__Exercise objective__
Rewrite the listing below, changing every "snow covered rock" to "snow-covered boulder" and keeping everything else the same.

(Recorded data)
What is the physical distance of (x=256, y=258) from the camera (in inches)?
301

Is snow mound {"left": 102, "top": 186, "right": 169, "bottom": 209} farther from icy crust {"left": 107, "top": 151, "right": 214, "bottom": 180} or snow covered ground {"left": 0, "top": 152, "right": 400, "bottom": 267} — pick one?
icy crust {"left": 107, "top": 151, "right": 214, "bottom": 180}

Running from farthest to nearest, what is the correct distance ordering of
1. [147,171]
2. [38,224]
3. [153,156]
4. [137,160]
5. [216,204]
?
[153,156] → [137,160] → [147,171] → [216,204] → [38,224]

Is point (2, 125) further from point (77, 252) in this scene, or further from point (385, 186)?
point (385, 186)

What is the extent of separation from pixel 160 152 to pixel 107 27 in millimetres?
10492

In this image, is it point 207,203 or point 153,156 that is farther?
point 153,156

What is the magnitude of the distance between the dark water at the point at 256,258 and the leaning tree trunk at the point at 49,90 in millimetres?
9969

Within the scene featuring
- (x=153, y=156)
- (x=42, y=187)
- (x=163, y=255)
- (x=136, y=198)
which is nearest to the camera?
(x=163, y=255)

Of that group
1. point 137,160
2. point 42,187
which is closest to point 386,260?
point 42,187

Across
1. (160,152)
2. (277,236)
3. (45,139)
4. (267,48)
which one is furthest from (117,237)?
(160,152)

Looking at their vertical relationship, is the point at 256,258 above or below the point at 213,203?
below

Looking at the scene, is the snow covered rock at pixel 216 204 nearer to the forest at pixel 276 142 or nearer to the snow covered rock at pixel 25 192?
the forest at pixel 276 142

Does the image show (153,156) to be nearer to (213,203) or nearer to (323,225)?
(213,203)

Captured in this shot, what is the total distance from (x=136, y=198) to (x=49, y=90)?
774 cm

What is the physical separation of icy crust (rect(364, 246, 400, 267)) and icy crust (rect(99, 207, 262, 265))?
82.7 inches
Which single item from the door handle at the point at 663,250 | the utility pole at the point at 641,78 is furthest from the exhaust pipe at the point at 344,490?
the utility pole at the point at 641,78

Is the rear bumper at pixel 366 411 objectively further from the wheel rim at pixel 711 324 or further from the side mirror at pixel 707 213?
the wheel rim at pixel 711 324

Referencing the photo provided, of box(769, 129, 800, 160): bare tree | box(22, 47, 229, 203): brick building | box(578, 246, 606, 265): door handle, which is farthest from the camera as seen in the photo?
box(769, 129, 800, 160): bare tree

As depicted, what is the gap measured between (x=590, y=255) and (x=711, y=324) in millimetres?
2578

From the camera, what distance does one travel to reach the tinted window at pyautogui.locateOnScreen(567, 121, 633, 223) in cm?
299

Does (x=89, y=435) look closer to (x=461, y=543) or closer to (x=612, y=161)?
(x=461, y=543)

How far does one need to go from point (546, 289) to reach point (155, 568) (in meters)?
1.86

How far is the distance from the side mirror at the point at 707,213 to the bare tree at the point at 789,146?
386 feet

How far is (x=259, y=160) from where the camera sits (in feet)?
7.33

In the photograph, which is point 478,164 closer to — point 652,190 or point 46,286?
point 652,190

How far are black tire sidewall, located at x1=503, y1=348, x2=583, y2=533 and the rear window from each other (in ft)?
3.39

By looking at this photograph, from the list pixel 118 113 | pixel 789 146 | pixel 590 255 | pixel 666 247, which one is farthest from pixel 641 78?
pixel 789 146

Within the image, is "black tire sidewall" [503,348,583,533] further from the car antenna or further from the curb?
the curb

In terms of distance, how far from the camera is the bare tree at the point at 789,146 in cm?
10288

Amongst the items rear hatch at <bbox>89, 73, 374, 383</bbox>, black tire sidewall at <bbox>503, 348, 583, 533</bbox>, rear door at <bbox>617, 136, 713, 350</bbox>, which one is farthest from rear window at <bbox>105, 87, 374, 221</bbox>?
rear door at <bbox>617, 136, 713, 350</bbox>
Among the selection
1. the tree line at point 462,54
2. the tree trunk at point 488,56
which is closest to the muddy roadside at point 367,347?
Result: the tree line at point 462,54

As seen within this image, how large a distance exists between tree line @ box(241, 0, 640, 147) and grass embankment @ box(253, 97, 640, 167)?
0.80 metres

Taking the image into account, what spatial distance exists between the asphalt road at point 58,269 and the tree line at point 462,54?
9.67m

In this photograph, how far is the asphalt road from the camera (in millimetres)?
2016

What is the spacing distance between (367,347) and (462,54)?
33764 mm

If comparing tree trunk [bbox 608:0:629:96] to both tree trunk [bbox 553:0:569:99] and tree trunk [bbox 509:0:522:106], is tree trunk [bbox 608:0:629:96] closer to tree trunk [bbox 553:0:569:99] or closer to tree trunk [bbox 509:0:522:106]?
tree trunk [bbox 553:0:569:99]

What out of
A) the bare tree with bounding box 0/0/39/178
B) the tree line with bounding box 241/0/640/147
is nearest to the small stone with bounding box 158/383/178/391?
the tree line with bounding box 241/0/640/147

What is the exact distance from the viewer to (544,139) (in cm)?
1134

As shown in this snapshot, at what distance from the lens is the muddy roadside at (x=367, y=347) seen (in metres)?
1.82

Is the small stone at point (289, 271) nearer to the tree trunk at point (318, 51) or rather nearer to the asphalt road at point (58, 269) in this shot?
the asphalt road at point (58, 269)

__Solution for this exercise__
What is the physical distance of (x=256, y=258) from the camera (in inches)?
301

Is snow mound {"left": 102, "top": 186, "right": 169, "bottom": 209} farther from icy crust {"left": 107, "top": 151, "right": 214, "bottom": 180} or snow covered ground {"left": 0, "top": 152, "right": 400, "bottom": 267} — pick one?
icy crust {"left": 107, "top": 151, "right": 214, "bottom": 180}

Running from farthest to nearest, what is the correct distance ordering of
1. [147,171]
2. [38,224]
3. [153,156]
4. [137,160]
5. [216,204]
?
[153,156] → [137,160] → [147,171] → [216,204] → [38,224]

Is point (2, 125) further from point (77, 252) in this scene, or further from point (385, 186)?
point (385, 186)

What is the extent of separation from pixel 160 152 to pixel 107 27 in millimetres?
10492

In this image, is it point 207,203 or point 153,156 that is farther?
point 153,156

What is the magnitude of the distance between the dark water at the point at 256,258 and the leaning tree trunk at the point at 49,90 in millimetres?
9969

Within the scene featuring
- (x=153, y=156)
- (x=42, y=187)
- (x=163, y=255)
- (x=136, y=198)
which is nearest to the camera?
(x=163, y=255)

Of that group
1. point 137,160
2. point 42,187
which is closest to point 386,260?
point 42,187

Across
1. (160,152)
2. (277,236)
3. (45,139)
4. (267,48)
which one is furthest from (117,237)?
(160,152)

Looking at their vertical relationship, is the point at 256,258 above or below the point at 213,203?
below

Looking at the scene, is the snow-covered boulder at pixel 216 204 nearer to the forest at pixel 276 142 or nearer to the snow-covered boulder at pixel 25 192?
the forest at pixel 276 142

Does the image show (153,156) to be nearer to (213,203) or nearer to (323,225)?
(213,203)

Captured in this shot, what is the total distance from (x=136, y=198) to (x=49, y=90)?
774 cm

What is the physical separation of icy crust (rect(364, 246, 400, 267)) and icy crust (rect(99, 207, 262, 265))?
82.7 inches
Which single item from the door handle at the point at 663,250 | the utility pole at the point at 641,78 is furthest from the exhaust pipe at the point at 344,490?
the utility pole at the point at 641,78

Is the rear bumper at pixel 366 411 objectively further from the wheel rim at pixel 711 324 or further from the side mirror at pixel 707 213?
the wheel rim at pixel 711 324

Referencing the photo provided, of box(769, 129, 800, 160): bare tree | box(22, 47, 229, 203): brick building | box(578, 246, 606, 265): door handle, which is farthest from the camera as seen in the photo?
box(769, 129, 800, 160): bare tree

As depicted, what is the gap measured between (x=590, y=255) and (x=711, y=324) in millimetres?
2578

From the camera, what distance does one travel to reach the tinted window at pyautogui.locateOnScreen(567, 121, 633, 223) in cm?
299

Does (x=89, y=435) look closer to (x=461, y=543) or closer to (x=612, y=161)?
(x=461, y=543)

How far does one need to go from point (546, 289) to reach point (155, 568) (in meters)?
1.86

How far is the distance from the side mirror at the point at 707,213 to the bare tree at the point at 789,146?
386 feet

How far is (x=259, y=160) from where the camera sits (in feet)?
7.33

In the photograph, which is point 478,164 closer to — point 652,190 or point 46,286?
point 652,190

How far are black tire sidewall, located at x1=503, y1=348, x2=583, y2=533 and the rear window from each other (in ft)?
3.39

By looking at this photograph, from the list pixel 118 113 | pixel 789 146 | pixel 590 255 | pixel 666 247, which one is farthest from pixel 641 78?
pixel 789 146

Within the image, is "black tire sidewall" [503,348,583,533] further from the car antenna or further from the curb?
the curb

In terms of distance, how far from the camera is the bare tree at the point at 789,146 in cm?
10288

Amongst the items rear hatch at <bbox>89, 73, 374, 383</bbox>, black tire sidewall at <bbox>503, 348, 583, 533</bbox>, rear door at <bbox>617, 136, 713, 350</bbox>, which one is farthest from rear window at <bbox>105, 87, 374, 221</bbox>?
rear door at <bbox>617, 136, 713, 350</bbox>
Among the selection
1. the tree line at point 462,54
2. the tree trunk at point 488,56
which is closest to the muddy roadside at point 367,347?
Result: the tree line at point 462,54

As seen within this image, how large a distance exists between tree line @ box(241, 0, 640, 147) and grass embankment @ box(253, 97, 640, 167)?
0.80 metres

Taking the image into account, what spatial distance exists between the asphalt road at point 58,269 and the tree line at point 462,54?
9.67m

In this photograph, how far is the asphalt road from the camera (in millimetres)?
2016

What is the spacing distance between (367,347) and (462,54)?
33764 mm

If comparing tree trunk [bbox 608:0:629:96] to both tree trunk [bbox 553:0:569:99] and tree trunk [bbox 509:0:522:106], is tree trunk [bbox 608:0:629:96] closer to tree trunk [bbox 553:0:569:99] or closer to tree trunk [bbox 509:0:522:106]?
tree trunk [bbox 553:0:569:99]

What out of
A) the bare tree with bounding box 0/0/39/178
B) the tree line with bounding box 241/0/640/147
is nearest to the small stone with bounding box 158/383/178/391?
the tree line with bounding box 241/0/640/147

What is the exact distance from the viewer to (544,139) (in cm)?
1134

As shown in this snapshot, at what distance from the lens is the muddy roadside at (x=367, y=347) seen (in metres)?
1.82

Is the small stone at point (289, 271) nearer to the tree trunk at point (318, 51) or rather nearer to the asphalt road at point (58, 269) in this shot?
the asphalt road at point (58, 269)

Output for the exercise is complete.